San Miguel's Ang reinvents venerable RP brewer

Posted at 09/17/2009 12:32 PM | Updated as of 09/17/2009 1:06 PM

MANILA - It took Ramon Ang just 7 years to mould San Miguel Corp., the venerable brewer that is the Philippines' most famous brand, into his own dynamic image.

A licensed jet pilot with a passion for fast horses and expensive cars, the energetic 54-year-old president and chief executive has shaken up the country's corporate world with a stunning, multi-billion-dollar acquisition binge.

With the country's top oil refiner, two huge power plants, a telecommunications firm, a grains port, and a toll road project in the bag, San Miguel has gone well beyond its core businesses of brewing, food processing and packaging.

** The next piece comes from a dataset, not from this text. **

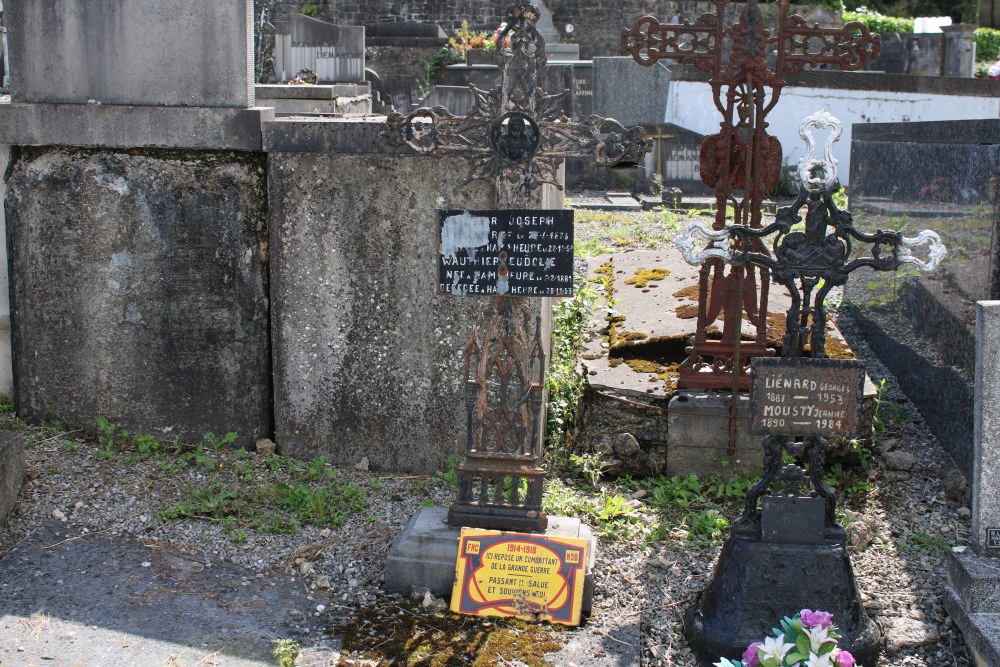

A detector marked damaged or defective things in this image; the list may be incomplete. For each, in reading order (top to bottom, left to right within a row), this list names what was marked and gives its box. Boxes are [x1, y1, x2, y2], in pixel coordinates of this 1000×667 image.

"The growth of all these (new) businesses is very strong and gives an... at least 20% return on equity," Ang told Agence France-Presse in an interview this week.

He said San Miguel intended to keep the Southeast Asian beer business, in which its iconic Pale Pilsen enjoys a 95%-plus lock on the domestic market, as well as food processing and packaging.

He described them as "very stable", if slower-growing profit-makers.

But going forward, Ang said the 119-year-old company was set for more market-moving moves.

He said he wanted to invest in more road projects, airports and water utilities at home, while making large oil, coal, natural gas and mining acquisitions abroad.

But some analysts question Ang's spending.

Jose Vistan of AB Capital Securities told Agence France-Presse he was concerned the firm "may be buying into sectors that are not yet their forte. Only time will tell if they made the right decision.

"They have already decided that food is a mature industry and they should venture into other fields. But it is a bold move," he said.

However, Ang dismisses such skepticism, saying: "These are businesses that are very hard to replicate."

He cited investments in Petron Corp., which has a nationwide chain of 1,300 service stations, as well as the Sual and Limay power plants, which have a combined capacity of 1,620-megawatts.

"Sometimes it takes years for any company to be able to acquire that much capacity."

Ang also defended a tie-up with Qatar Telecom for a sortie into a telecoms business dominated by Philippine Long Distance Telephone Co., saying it was not as risky as conventional thinking suggested.

"(Critics) now realize that technology keeps on changing and a new player can immediately make its mark," he said.

Ang, of Chinese-Filipino entrepreneurial stock, earned a mechanical engineering degree at a Manila university and ran his own businesses before going to work for companies belonging to San Miguel chairman Eduardo Cojuangco in the 1990s.

A sharp dresser, Ang enjoyed a meteoric rise to the top and appears to have a love of bucking tradition.

He sometimes announces corporate moves in SMS messages to Filipino journalists, a tack that usually triggers a Philippine Stock Exchange letter demanding clarification.

Cojuangco, who Forbes magazine said has a net worth of $660 million, took control of the San Miguel board in 1998 following a falling-out between the Spanish-Filipino families that had controlled the company for generations.

By 2002 Ang had become vice chairman, president and CEO of the parent firm as Cojuangco, now aged 74, yielded the day-to-day running of the company to his protege.

Ang likened San Miguel's diversification to the massive rebuilding effort of countries that suffered major infrastructure damage from World War II.

"What we are doing is basic. It's like replicating what they did. Once they are built they will not ever go to waste."